“Abbiamo raggiunto un nuovo massimo a livello nazionale e la Campania ha fatto bingo”, dice al telefono Giuseppe Ippolito, direttore scientifico dello Spallanzani, istituto di riferimento del governo sul Covid-19, e membro del Comitato tecnico-scientifico.
La Campania ha registrato 401 nuovi contagi con 7.498 tamponi, in crescita dai 392 casi di venerdì quando i test erano stati di più, 7.482.
Appunto. E non solo: oggi il Lazio, la Campania e la Sicilia (rispettivamente 711, 434 e 322, ndr) hanno più ricoverati della Lombardia (293, ndr), che per mesi è stata al centro di una situazione gravissima e che ha avuto finora più di 100 mila casi.
Il Lazio ha più letti occupati in terapia intensiva della Lombardia: 47 contro 42. E in Campania gli ospedali sono già in sofferenza: i letti al Cotugno di Napoli, struttura destinata ai pazienti Covid, sono tutti pieni. Lo stesso nel Covid center del Loreto Mare.
È per evitare la saturazione che bisogna tenera alta l’attenzione. Il monitoraggio di ministero e Iss ci dice che gli indicatori dei decessi e delle rianimazioni a livello nazionale ancora navigano a livelli più che sostenibili. In tutta Italia poi si eseguono 120 mila tamponi al giorno, facciamo cioè una grande ricerca dei positivi. Complessivamente stiamo reggendo. Ora però c’è la necessità che le Regioni lavorino in maniera sempre più stretta e coordinata perché un modello di risposta venga attuato in maniera uniforme in tutta Italia.
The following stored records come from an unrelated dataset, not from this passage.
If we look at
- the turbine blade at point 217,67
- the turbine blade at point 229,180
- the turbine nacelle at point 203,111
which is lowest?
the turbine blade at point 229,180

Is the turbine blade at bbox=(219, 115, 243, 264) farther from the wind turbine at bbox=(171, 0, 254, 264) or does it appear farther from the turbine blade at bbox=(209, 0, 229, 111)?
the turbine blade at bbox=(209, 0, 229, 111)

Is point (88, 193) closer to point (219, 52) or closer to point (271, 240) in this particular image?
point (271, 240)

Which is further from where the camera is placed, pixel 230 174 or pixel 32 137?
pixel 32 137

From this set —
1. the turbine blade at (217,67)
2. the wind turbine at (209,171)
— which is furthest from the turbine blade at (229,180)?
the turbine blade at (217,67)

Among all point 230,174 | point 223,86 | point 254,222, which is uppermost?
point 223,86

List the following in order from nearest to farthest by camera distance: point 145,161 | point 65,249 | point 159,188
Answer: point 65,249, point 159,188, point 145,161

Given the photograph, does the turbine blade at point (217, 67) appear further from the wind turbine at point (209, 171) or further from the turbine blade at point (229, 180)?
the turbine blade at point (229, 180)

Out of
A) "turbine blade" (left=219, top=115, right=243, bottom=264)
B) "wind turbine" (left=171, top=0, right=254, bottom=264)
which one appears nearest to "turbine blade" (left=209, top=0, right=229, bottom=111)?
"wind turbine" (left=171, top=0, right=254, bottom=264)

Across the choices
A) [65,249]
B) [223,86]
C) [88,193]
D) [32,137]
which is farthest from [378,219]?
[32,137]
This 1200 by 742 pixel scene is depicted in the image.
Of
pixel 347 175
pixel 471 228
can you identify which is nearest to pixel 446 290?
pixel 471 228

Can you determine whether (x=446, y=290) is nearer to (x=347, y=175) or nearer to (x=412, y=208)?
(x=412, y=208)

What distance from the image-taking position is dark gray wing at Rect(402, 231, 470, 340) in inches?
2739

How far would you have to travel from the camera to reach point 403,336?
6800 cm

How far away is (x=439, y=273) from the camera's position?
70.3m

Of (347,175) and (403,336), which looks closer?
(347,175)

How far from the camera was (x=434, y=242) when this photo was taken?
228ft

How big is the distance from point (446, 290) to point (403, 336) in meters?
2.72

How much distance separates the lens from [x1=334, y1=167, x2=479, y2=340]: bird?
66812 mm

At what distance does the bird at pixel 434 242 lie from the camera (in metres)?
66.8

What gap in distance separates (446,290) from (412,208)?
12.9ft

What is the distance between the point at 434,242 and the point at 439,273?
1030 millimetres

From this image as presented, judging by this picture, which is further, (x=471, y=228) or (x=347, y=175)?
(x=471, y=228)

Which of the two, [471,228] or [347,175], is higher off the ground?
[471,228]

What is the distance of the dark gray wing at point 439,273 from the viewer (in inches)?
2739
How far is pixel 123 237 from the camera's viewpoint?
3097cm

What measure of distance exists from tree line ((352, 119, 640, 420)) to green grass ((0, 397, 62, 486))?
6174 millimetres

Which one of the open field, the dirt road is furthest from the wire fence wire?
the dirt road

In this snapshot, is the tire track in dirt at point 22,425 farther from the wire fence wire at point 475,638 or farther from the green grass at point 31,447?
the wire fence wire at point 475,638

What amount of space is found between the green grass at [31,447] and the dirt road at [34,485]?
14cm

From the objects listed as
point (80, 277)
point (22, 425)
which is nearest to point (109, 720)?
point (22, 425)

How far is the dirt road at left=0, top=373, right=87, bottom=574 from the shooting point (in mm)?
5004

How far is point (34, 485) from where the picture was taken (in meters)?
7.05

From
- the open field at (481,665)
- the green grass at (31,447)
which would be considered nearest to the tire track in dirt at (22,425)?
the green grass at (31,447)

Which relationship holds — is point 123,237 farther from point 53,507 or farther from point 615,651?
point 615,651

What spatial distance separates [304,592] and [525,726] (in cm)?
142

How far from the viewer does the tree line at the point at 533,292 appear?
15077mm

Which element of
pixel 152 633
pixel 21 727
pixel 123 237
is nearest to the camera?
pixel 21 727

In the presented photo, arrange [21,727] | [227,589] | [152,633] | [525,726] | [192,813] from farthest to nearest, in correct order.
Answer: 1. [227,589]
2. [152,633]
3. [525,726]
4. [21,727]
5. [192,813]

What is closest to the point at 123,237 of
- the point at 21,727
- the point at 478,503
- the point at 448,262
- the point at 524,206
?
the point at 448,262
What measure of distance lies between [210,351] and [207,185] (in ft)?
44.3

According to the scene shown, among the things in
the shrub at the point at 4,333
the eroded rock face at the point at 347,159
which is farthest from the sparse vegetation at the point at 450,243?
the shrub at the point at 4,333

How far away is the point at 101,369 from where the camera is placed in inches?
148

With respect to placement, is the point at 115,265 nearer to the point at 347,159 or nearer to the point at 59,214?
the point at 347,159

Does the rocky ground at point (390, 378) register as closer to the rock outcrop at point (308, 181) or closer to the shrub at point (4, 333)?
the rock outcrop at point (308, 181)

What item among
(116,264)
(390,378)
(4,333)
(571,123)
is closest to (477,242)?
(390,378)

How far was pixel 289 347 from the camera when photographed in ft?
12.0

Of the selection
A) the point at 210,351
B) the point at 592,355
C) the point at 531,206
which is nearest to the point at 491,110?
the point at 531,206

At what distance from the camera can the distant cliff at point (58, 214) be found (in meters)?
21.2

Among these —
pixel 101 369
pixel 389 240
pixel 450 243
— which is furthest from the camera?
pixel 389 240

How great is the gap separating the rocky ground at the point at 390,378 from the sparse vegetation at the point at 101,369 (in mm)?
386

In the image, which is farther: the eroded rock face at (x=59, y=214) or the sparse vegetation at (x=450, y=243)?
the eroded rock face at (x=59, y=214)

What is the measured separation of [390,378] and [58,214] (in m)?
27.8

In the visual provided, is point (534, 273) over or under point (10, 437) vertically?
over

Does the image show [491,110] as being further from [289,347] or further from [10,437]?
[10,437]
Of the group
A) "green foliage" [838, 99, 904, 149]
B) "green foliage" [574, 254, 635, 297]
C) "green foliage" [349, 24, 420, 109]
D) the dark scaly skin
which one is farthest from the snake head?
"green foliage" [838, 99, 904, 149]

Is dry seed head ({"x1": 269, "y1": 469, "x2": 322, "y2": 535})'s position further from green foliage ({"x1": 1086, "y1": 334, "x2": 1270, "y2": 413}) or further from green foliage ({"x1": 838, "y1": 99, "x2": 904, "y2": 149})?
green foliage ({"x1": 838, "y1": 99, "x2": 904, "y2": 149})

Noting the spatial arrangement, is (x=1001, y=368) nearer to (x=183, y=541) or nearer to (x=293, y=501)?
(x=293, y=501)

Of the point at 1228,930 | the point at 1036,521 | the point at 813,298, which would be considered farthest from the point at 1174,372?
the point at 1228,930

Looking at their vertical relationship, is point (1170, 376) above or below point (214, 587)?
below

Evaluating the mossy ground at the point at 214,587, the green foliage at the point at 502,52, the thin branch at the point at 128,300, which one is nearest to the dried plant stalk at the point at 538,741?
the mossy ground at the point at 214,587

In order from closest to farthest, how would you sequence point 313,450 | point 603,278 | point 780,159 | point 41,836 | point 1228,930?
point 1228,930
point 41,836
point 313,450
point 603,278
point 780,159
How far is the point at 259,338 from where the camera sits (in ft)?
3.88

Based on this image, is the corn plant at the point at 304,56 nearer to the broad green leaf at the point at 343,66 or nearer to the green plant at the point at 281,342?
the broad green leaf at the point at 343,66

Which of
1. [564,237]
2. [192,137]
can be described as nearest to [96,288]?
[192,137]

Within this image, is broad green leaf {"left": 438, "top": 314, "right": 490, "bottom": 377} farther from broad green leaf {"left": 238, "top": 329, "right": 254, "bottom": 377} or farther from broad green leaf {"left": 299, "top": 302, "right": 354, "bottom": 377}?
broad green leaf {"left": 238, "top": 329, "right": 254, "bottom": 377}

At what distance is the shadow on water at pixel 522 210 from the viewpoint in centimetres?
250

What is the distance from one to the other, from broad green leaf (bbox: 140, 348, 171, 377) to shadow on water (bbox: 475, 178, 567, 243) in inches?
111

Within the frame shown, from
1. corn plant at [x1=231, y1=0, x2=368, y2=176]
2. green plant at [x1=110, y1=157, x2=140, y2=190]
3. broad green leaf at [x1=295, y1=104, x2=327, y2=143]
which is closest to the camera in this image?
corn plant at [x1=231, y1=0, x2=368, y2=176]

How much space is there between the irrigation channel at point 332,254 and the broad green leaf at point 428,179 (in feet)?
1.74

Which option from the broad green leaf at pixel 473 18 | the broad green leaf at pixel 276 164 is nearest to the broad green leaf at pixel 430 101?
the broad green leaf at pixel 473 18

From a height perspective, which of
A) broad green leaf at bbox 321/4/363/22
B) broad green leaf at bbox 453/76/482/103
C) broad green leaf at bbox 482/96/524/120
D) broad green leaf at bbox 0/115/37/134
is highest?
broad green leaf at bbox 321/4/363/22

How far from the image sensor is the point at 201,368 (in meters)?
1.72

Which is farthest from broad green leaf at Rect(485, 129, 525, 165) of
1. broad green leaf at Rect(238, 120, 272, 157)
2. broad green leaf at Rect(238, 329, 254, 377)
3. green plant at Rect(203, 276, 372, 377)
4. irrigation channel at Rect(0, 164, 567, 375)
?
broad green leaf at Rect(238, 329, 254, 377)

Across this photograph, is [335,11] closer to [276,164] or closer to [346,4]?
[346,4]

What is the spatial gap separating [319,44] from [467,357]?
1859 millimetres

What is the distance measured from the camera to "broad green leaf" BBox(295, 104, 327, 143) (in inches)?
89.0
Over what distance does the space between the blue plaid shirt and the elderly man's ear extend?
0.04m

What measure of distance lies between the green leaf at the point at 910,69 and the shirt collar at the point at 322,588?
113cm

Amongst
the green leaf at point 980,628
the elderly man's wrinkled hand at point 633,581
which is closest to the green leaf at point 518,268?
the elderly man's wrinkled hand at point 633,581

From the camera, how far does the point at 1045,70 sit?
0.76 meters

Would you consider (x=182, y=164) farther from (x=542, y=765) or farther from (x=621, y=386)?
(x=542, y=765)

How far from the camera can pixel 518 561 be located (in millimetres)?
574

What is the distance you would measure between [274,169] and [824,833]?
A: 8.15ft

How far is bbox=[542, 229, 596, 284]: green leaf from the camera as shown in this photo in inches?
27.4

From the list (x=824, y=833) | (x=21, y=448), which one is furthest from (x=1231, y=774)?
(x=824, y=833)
Finora, invece, il coordinamento non c’è stato quasi mai. L’Emilia-Romagna di Stefano Bonaccini, Pd, ha aperto al 25% della capienza i palasport di basket e volley e l’Abruzzo guidato da Marco Marsilio, centrodestra, ha autorizzato mille spettatori per gli sport all’aperto e 700 per quelli al chiuso. Una tendenza ad andare in ordine sparso che è trasversale agli schieramenti politici.
Faccio notare che il titolo V della Costituzione (che annovera la tutela della salute tra le materie di legislazione concorrente tra Stato e Regioni, ndr) è ancora in vigore. Queste decisioni andrebbero prese sulla scorta di solidi dati scientifici. Se questi non ci sono è meglio aspettare. I numeri danno ragione a chi raccomanda prudenza. Come ha detto pochi giorni fa Alberto Mantovani (direttore scientifico dell’Istituto Humanitas di Milano, ndr) ci vuole il “rispetto dei numeri”.
Circola l’ipotesi di richiudere gli stadi. Mille spettatori al loro interno sono comunque troppi?
In ballo ci sono diverse variabili, come il fatto che l’impatto di mille persone varia in base alle dimensioni dell’impianto. Ma non è solo una valutazione tecnica. Aspettiamo le decisioni dei ministeri competenti.
Lei si era già espresso contro la riapertura. Non ha cambiato idea.
Mi avvalgo della facoltà di non rispondere.
Il Lazio, che spesso ha avuto un ruolo di apripista per altri territori, ha reso obbligatorio l’uso delle mascherine all’aperto. Lo stesso ha fatto la Basilicata.
Verosimilmente la misura sarà estesa al resto del Paese, perché con una circolazione così elevata del virus non si può pensare di non intervenire.
C’è chi protesta dicendo che se si cammina in strada da soli sul marciapiede non ha senso.
Mi resta difficile immaginare in città una situazione del genere: si incontra sempre un passante, c’è sempre qualcuno che esce da un negozio e incrocia la nostra traiettoria. E poi intendiamoci, se si va da soli in un parco o a potare la vigna in campagna non significa che si debba stare con la mascherina. È una misura pensata principalmente per le aree urbane.
Qual è la prima misura che lei metterebbe in campo?
Bisogna investire sulla responsabilizzazione. Occorre che ognuno di noi ragioni come se fosse infetto e come se lo fossero anche le persone che incontriamo. Bisogna creare un senso generalizzato di prudenza. Chi non si sente responsabile non ha capito la situazione.